The cathedral is filled with comfortable darkness and silence. A few cushions lie on the floor, perhaps left by someone who just finished praying. Under soft lighting, an open 'Book of Jeremiah' on the lectern shines brightly.


Regardless of religion or personal faith, visiting an old cathedral brings a feeling of mental orderliness. It is similar to the feeling when visiting an ancient temple deep in the mountains.


Sitting on the polished wooden floor with hands clasped and eyes closed, I wondered if meditation was too much amid the scattered thoughts branching out in all directions. I wrestled for a long time with the tangled thoughts that would not settle in my darkened heart.


The history of Pungsuwon Cathedral dates back to the 1800s. While I have seen Catholic sites over 100 years old, facing a site that exceeds 200 years deeply moves the heart.


In 1801, during the first year of King Sunjo’s reign, when Catholics were persecuted in the 'Shinyu Persecution,' believers who fled persecution hid here and maintained their faith without a church building. About 60 years later, in 1866 during the Byeongin Persecution and the 1871 Shinmi Yangyo (French campaign), more believers sought refuge here.

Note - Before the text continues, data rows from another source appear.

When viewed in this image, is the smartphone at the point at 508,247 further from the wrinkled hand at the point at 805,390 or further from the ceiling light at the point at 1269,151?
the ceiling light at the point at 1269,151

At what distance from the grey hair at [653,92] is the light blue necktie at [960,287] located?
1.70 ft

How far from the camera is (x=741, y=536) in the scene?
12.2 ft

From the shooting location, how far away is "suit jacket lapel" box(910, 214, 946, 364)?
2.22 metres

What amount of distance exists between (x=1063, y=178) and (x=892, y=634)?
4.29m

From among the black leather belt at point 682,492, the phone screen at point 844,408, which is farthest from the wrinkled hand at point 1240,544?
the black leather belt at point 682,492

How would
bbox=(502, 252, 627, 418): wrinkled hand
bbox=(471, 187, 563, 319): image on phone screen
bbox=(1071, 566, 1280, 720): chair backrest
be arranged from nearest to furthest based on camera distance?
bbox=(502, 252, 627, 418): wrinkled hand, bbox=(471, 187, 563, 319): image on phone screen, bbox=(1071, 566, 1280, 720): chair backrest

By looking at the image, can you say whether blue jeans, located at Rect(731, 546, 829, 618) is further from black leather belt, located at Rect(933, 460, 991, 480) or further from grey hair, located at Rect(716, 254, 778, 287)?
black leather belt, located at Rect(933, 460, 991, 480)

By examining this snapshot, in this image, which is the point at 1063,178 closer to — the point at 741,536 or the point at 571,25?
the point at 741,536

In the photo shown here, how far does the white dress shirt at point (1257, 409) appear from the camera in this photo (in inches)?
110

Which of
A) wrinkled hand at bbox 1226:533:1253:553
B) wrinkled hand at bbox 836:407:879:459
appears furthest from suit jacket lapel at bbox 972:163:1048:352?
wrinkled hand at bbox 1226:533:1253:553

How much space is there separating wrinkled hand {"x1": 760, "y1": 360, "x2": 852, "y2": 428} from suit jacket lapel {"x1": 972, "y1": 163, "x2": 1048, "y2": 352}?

Catholics who survived by farming and clearing fields baked tiles and carried bricks to build the current cathedral in 1907. It was the fourth cathedral built in Korea after Seoul’s Yak-hyeon Cathedral (1892), Gosan Cathedral in Jeonbuk (1896), and Myeongdong Cathedral in Seoul (1898). However, it was the first cathedral built by a Korean priest. Although over 110 years have passed since its construction, the cathedral still retains its neat and elegant appearance without any disarray.


If it feels regrettable to leave after just seeing the cathedral, it is also nice to take a walk around the hill to the left of the cathedral. There is a 'Way of the Cross' along a gentle hill called 'Rosary Hill.' If the purpose of retreat is prayer and meditation, and the cathedral is a space for prayer, this path is for meditation. On the hill, you should slow your steps as much as possible. Listen to the birdsong and insect sounds, and feel the breeze rustling through the leaves as you walk.


Hoengseong = Written and photographed by Travel Specialist Jo Yong-jun jun21@


◇Travel Notes

△Getting There=Exit at Saemal Interchange on Yeongdong Expressway, turn left towards Hoengseong, and take Local Road No. 442. At the intersection with National Road No. 6, turn right towards Yeongyeongpo, cross Chudong 1 Bridge, and immediately turn left again. Then, at Okdong Intersection, turn right towards Seoseok, Cheongil, and Gapcheon, and after driving, turn left towards Gubang-ri (Manghyang Hill) to reach Hoengseong Lake.


△Food=In Hoengseong, Korean beef (Hanwoo) is the top choice. Genuine Hoengseong Hanwoo can only be tasted at restaurants displaying the 'Hoengseong Hanwoo' logo on their signs. The Hoengseong Livestock Cooperative Hanwoo Plaza, which includes branches in Hoengseong Main, Ucheon, Saemal, and Dunnae, is the most reliable. Undongjang Haejangguk, serving 'Yangpyeong-style hangover soup,' is a favorite among locals. Anheung Steamed Buns are famous at Anheung Steamed Buns in front of the township office and Sim Sun-nyeo Anheung Steamed Buns.